━━━ 抜粋

- 営業開始までの流れ
- 営業保証金
- ☆☆供託しなければならない保証金の額
- 供託できるもの
- 供託する場所
- 供託したことの届出
- 事務所を追加で新設する場合
- 主たる事務所の移転にあたり最寄りの供託所が変更する場合
- 営業保証金が不足した時
- 営業保証金の取り戻し手続き
- 相手方への説明
- 宅地建物取引業保証協会
- 還付
- ポイント
営業開始までの流れ
⇓
欠格要件に該当しないか審査
⇓
免許証交付
⇓
営業保証金を供託する or 保証協会の社員になる
⇓
☆免許権者へ供託所の写しを届け出る(保証協会の場合は協会が届出)
⇓ ※免許交付後3カ月以内に届出
営業開始
⇓
免許権者へ業者名簿登録の申請(事務所設置後30日以内)
※☆☆☆☆☆免許交付後、営業開始前に保証金の措置を行う
営業保証金
宅建業者があらかじめ供託所へ供託しておく保証金のことで、一般消費者が宅建業者との取引で損害を受けた場合に弁済してもらうためのお金。
供託とは?
国の機関である法務局に「供託所」というところがあり、ここにお金を預かってもらうことを供託という。
☆☆供託しなければならない保証金の額
本店・・・1,000万円
支店・・・1ヶ所あたり500万円
例)本店と支店2ヶ所持つ宅建業者の場合
1000万円+(500万円×2)=2000万円分を供託所に供託しなければならない
※☆「案内所」「現地出張所」は事務所に該当しないので営業保証金の供託義務はない
供託できるもの
☆☆☆金銭 or 有価証券(併用可)

━━━━━━
━━━ 提供一覧

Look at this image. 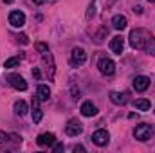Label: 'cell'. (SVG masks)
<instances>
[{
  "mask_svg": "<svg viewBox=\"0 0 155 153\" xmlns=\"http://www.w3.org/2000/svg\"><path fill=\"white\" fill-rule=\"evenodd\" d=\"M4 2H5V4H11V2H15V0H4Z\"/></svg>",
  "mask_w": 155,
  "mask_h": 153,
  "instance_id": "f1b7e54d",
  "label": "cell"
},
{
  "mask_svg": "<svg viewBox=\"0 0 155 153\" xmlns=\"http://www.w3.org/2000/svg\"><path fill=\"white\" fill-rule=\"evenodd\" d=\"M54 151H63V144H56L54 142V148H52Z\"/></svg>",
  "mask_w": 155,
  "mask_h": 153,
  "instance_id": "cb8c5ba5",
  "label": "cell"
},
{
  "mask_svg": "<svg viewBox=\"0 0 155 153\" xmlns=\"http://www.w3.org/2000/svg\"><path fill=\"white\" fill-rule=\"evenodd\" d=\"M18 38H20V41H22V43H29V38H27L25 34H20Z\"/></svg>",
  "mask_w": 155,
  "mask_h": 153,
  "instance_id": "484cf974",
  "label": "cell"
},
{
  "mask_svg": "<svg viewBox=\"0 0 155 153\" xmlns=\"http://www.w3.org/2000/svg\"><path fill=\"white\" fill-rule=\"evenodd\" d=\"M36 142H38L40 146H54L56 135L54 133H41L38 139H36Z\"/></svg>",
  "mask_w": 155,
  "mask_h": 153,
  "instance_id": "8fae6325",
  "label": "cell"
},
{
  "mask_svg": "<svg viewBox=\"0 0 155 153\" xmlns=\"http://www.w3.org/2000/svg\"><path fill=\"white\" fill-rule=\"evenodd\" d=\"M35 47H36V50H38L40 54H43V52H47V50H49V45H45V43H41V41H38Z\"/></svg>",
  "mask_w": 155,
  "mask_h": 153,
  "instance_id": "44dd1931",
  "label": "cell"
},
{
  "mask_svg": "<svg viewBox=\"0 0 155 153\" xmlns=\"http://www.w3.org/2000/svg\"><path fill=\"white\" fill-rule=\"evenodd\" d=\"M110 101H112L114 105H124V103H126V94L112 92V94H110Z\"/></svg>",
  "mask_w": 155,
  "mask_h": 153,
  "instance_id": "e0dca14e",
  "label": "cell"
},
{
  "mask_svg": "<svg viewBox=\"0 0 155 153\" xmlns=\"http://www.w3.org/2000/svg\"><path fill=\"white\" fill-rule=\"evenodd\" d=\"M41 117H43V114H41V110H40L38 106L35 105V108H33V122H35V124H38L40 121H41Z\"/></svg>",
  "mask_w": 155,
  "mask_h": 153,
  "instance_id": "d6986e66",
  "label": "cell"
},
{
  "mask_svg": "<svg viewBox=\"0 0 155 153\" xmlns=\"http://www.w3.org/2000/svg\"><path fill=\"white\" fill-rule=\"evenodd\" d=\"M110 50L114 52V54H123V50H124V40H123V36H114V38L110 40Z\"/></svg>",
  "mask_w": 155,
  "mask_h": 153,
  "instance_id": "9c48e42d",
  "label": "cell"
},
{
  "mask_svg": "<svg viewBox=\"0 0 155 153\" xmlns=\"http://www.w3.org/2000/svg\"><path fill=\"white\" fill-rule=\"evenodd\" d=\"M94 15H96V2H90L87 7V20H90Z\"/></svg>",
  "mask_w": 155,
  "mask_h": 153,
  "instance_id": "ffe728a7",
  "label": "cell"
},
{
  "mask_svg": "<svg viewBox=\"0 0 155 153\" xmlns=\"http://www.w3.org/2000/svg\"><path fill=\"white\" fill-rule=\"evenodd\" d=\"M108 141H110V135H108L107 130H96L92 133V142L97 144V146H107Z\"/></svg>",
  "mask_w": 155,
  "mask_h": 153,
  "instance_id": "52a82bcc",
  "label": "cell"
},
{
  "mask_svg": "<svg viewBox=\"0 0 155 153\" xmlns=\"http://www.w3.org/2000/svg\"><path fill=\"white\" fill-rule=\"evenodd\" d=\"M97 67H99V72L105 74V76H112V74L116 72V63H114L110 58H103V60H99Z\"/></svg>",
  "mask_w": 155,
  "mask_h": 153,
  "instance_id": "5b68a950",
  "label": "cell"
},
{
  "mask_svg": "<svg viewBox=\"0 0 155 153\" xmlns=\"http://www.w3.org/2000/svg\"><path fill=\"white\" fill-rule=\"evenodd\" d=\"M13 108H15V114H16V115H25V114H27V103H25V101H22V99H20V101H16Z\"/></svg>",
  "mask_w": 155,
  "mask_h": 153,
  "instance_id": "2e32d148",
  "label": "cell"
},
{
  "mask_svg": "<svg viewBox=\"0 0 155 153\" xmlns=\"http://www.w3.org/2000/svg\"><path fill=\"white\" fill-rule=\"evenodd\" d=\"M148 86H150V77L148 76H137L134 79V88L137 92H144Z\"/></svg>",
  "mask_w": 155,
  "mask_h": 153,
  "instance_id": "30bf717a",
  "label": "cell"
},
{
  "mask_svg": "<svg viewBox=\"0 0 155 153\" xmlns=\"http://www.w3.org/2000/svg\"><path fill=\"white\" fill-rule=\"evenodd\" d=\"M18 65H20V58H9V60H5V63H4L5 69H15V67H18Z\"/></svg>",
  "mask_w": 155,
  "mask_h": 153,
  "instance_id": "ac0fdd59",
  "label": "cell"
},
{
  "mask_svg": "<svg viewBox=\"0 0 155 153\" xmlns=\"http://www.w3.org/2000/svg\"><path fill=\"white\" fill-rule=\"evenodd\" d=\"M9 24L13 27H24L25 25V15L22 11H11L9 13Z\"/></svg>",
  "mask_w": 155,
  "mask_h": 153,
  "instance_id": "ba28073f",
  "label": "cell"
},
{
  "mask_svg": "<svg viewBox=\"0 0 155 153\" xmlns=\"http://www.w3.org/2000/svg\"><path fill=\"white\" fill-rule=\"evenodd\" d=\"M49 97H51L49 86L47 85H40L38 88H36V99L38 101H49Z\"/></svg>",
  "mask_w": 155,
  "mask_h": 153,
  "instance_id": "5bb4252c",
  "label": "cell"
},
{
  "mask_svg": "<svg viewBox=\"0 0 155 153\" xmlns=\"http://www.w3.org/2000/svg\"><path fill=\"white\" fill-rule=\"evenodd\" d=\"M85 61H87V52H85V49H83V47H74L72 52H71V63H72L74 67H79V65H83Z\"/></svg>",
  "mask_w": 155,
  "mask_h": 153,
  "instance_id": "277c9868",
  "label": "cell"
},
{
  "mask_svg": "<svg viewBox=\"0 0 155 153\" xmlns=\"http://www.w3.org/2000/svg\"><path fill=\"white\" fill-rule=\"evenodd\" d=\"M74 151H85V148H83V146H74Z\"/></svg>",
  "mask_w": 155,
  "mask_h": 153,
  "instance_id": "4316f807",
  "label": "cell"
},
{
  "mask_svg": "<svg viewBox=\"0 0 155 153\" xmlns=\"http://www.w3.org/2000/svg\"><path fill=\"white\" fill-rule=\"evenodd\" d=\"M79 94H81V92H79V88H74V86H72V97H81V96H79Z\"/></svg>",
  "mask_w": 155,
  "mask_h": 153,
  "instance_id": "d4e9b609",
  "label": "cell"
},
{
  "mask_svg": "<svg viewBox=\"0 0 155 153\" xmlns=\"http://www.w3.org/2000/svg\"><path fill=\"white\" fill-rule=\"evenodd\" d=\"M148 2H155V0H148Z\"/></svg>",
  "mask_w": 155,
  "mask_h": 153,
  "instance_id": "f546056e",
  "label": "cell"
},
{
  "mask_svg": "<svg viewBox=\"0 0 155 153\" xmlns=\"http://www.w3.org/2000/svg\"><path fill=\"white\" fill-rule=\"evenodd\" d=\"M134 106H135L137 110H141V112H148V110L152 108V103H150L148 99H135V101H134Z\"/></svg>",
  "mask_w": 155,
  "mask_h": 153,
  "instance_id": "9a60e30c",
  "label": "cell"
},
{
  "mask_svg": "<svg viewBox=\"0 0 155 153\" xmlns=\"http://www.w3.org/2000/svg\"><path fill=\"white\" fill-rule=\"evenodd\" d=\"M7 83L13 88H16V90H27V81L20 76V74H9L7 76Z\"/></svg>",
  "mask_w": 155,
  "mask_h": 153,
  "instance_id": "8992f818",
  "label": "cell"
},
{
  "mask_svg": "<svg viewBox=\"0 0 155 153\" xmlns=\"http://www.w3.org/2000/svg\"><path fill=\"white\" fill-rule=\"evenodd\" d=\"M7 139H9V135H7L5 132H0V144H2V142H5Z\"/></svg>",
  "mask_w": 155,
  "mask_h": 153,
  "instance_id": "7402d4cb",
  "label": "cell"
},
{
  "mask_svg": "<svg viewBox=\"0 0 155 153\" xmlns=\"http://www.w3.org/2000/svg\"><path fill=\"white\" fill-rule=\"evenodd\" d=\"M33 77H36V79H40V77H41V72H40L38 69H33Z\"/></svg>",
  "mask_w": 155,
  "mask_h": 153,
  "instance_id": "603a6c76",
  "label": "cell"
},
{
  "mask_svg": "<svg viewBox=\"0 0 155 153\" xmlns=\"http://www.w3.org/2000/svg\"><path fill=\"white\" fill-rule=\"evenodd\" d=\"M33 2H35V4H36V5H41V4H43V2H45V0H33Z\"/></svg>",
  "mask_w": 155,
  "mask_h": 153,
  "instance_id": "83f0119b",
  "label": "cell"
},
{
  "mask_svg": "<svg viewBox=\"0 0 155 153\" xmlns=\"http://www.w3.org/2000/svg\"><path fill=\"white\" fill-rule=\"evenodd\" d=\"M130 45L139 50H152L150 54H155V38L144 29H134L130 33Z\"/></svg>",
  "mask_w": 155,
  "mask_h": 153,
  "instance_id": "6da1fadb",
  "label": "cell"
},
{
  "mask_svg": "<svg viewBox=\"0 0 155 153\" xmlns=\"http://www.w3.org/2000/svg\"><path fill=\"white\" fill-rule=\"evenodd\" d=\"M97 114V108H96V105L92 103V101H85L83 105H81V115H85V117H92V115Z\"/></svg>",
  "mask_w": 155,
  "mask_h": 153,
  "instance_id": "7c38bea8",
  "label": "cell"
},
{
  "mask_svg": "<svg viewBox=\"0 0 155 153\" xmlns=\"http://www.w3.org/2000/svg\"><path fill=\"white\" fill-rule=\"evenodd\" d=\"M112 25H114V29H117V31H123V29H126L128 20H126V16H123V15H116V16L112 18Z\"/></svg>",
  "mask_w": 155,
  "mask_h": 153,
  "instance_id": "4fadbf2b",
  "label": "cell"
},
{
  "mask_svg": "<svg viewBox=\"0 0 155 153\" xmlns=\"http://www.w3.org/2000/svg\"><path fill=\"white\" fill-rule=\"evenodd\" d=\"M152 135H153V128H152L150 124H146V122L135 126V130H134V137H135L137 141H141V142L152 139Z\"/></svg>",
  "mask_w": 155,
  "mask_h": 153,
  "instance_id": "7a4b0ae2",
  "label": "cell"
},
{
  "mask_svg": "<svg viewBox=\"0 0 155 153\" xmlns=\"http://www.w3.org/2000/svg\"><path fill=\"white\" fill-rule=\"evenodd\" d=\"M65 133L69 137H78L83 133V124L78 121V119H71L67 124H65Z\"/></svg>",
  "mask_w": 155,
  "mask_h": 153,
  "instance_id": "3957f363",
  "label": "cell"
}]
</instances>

━━━━━━
━━━ 提供一覧

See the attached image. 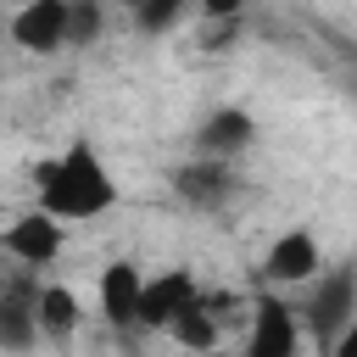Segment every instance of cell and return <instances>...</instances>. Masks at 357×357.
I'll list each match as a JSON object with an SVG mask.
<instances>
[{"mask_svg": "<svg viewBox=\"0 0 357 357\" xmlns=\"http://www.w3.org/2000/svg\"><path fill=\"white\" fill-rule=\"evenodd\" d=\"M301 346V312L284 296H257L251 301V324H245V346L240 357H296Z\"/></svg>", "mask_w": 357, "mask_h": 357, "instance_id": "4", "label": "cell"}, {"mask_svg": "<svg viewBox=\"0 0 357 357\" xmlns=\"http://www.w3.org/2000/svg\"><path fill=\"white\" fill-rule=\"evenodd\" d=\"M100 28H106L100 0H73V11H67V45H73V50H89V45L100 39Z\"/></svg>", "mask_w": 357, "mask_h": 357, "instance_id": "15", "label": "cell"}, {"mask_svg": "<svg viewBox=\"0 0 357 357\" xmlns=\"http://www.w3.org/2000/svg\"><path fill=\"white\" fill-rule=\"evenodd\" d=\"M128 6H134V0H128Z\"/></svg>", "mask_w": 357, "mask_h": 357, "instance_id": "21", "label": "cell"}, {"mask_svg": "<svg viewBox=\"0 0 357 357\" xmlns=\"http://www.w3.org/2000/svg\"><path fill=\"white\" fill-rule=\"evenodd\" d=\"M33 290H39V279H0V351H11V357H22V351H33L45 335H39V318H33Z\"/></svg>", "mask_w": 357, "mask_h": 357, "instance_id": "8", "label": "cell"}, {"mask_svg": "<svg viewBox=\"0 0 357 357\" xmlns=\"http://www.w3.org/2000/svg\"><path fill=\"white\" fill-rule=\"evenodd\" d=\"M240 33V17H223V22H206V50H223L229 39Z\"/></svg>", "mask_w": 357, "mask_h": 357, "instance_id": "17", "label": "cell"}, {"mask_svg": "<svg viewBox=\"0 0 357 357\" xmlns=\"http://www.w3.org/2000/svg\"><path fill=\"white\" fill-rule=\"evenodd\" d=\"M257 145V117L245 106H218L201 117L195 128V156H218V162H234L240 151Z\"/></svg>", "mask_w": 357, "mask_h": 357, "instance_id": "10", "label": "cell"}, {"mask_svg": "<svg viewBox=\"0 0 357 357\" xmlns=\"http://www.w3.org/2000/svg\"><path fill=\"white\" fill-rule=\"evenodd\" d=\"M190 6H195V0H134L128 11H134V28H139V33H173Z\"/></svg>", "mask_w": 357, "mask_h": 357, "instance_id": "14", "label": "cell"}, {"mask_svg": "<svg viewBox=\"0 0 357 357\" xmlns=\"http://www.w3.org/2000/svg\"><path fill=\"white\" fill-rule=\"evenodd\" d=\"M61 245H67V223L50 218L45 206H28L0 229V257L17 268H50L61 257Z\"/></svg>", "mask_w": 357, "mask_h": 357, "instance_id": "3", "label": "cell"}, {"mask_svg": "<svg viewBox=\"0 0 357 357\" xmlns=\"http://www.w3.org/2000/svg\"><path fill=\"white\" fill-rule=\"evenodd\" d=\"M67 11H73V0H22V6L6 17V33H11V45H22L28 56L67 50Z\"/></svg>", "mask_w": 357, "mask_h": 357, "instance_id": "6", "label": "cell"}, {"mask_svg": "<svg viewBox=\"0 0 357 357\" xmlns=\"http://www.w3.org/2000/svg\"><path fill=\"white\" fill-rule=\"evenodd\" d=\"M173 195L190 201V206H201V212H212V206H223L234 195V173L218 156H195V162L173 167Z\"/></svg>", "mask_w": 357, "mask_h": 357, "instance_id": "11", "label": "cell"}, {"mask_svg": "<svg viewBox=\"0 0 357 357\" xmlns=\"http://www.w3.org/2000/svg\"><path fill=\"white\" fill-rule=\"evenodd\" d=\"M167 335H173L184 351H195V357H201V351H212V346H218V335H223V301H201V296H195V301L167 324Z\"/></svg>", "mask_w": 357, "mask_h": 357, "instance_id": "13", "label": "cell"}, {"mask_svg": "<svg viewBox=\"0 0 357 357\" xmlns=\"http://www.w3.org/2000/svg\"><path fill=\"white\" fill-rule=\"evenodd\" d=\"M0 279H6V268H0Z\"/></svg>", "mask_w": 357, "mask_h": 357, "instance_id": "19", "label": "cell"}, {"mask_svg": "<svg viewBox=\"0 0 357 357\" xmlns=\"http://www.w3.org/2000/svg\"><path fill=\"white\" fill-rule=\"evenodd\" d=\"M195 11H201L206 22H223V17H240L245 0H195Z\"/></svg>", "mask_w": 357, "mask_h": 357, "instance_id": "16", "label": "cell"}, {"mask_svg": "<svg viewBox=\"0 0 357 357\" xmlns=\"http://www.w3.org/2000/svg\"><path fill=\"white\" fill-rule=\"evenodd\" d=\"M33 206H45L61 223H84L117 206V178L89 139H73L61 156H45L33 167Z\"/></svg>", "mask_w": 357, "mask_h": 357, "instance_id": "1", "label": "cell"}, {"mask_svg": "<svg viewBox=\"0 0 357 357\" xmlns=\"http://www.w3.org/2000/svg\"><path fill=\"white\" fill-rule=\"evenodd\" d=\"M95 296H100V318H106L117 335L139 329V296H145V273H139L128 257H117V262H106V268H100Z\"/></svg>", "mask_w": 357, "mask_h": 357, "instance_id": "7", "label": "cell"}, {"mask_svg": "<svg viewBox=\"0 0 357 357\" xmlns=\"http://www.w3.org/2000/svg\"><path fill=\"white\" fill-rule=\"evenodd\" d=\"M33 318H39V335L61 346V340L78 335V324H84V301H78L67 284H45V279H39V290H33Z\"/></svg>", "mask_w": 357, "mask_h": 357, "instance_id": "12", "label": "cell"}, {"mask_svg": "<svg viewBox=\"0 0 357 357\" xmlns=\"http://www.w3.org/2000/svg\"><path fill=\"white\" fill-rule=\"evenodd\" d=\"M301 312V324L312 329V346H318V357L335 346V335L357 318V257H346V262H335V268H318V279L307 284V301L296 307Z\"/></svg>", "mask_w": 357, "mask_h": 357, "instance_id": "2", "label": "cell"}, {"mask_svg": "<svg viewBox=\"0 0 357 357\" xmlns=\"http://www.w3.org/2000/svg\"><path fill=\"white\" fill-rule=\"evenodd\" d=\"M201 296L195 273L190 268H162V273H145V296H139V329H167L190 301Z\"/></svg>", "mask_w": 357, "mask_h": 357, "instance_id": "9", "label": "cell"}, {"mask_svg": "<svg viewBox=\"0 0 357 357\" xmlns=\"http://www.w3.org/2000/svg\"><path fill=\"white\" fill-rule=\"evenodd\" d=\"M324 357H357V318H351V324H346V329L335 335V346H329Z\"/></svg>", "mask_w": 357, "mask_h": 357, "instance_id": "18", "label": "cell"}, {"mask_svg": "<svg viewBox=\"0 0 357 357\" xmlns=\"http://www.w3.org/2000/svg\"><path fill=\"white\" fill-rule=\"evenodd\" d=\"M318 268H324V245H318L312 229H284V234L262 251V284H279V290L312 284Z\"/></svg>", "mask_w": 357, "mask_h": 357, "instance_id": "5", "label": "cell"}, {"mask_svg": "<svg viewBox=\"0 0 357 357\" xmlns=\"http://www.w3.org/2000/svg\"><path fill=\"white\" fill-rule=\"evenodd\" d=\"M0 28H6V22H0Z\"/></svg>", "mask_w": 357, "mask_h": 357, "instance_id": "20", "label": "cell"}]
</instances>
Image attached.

━━━━━━
━━━ 提供一覧

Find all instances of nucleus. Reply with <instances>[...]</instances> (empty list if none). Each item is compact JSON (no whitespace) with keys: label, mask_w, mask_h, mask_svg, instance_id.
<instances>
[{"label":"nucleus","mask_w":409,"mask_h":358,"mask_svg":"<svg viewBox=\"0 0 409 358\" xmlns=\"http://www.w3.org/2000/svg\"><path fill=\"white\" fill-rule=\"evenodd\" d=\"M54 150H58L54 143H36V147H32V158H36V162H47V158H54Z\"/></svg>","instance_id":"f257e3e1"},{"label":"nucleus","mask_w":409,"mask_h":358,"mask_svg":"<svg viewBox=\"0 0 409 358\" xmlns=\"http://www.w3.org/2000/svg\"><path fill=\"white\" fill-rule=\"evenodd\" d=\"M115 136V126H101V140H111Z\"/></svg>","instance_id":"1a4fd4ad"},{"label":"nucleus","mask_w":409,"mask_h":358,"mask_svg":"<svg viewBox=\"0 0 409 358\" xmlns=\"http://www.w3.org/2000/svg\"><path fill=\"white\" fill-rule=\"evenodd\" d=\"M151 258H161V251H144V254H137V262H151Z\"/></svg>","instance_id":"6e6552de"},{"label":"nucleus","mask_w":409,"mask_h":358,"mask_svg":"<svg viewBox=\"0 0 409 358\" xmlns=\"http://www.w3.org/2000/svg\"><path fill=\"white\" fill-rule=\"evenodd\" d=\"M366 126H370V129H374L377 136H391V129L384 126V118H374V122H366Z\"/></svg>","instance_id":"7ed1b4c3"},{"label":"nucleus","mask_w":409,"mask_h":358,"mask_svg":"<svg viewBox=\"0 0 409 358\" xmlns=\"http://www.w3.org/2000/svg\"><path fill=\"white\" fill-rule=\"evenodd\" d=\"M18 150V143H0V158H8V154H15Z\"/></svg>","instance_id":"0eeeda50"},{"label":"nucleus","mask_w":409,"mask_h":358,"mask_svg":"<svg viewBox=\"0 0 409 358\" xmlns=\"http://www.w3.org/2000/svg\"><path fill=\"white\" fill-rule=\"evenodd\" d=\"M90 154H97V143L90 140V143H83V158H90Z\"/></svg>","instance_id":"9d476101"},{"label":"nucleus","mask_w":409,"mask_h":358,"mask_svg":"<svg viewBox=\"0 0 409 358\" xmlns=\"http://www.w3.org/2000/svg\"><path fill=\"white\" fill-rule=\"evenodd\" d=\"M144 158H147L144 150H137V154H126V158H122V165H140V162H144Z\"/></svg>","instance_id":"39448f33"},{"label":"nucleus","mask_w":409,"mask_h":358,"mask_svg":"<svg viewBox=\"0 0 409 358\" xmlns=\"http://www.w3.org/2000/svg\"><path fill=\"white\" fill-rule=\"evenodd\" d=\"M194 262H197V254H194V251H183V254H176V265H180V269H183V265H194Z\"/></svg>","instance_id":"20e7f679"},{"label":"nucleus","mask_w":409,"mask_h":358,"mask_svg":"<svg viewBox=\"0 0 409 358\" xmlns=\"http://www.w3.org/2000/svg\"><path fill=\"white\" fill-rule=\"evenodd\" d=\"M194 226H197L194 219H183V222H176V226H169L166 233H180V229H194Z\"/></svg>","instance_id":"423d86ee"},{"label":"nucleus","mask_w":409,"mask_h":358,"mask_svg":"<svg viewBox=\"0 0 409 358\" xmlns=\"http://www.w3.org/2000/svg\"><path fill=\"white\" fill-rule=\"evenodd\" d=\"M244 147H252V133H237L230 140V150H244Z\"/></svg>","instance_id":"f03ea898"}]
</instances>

━━━━━━

▸ **課題 1**:
営業保証金についての抜粋で、「営業開始までの流れ」の矢印でつながれた段階を、順番どおりにすべて書き出してください。
▸ **課題 2**:
宅建業者の営業保証金についての抜粋を、最後の行の次から書き進めてください。
この一覧は、ここでの作業には関係しません。

▸ **回答 1**:
1. 欠格要件に該当しないか審査
2. 免許証交付
3. 営業保証金を供託する or 保証協会の社員になる
4. 免許権者へ供託所の写しを届け出る(保証協会の場合は協会が届出)
5. 営業開始
6. 免許権者へ業者名簿登録の申請(事務所設置後30日以内)

▸ **回答 2**:
✖ 営業保証金の供託は金銭でしなければならない
有価証券で供託する場合は、以下の評価となる
国債証券 | 100% |
地方債証券 政府保証債証券 |
☆☆☆90% |
その他の有価証券 | 80% |
例)1,000万円の保証金が必要な場合
地方債証券1,000万円 + 現金100万円
※☆営業保証金を「有価証券」から「金銭」に変換等する場合は、遅滞なく免許権者へ届け出る必要がある
供託する場所
☆☆☆☆☆☆☆主たる事務所(本店)の最寄りの供託所にまとめて供託する
✖️本店の最寄りの供託所と支店の最寄りの供託所にそれぞれ供託した
供託したことの届出
☆☆免許を受けてから3ヶ月以内に免許権者へ供託書の写しと共に届け出る
届出がないとき ⇒ 免許権者は1ヶ月以内に供託するように催告する
☆それでも届出がないとき ⇒ 免許権者は免許取消ができる
事務所を追加で新設する場合
☆☆☆事前に供託、届出をして、その後、営業を開始する
☆☆☆主たる事務所の最寄りの供託所に追加供託 ⇒ 免許権者へ届出 ⇒ 営業開始
✖ 新たに事務所の営業を開始した後に営業保証金を供託した旨を免許権者に届け出た
✖ 支店の最寄りの供託所に追加供託した
※案内所、現地出張所は事務所にはあたらない ⇒ 供託は必要ない
主たる事務所の移転にあたり最寄りの供託所が変更する場合
営業保証金が「☆☆☆金銭のみ」の場合(保証替え)
☆変更前の供託所に対し、変更後の供託所へ供託金を移すように請求する
✖「金銭と有価証券」で供託していて金銭の部分に限り保管替えをする
営業保証金が「金銭と有価証券」、「有価証券のみ」の場合(二重供託)
1.☆変更後の供託所に、遅滞なく、営業保証金を供託して、
2.変更前の供託所から供託金を取り戻す
※☆広告を出す必要はない
営業保証金が不足した時
営業保証金の還付により供託金が不足することになった時は、
☆☆☆☆☆☆免許権者から通知を受け取った日から2週間以内に、供託所に不足額を供託する
✖「供託額に不足が生じた日」から2週間以内
→ ☆供託所に不足額を供託した日から2週間以内に、供託所の写しを添付して免許権者に届ける
※☆☆これらに違反すると業務停止処分(情状が特に重いと免許取消処分)
営業保証金の取り戻し手続き
取り戻して続きが必要な場合
・一部の支店を廃止したとき
・免許が失効したとき(免許の更新をしなかった・廃業・破産・死亡・合併など)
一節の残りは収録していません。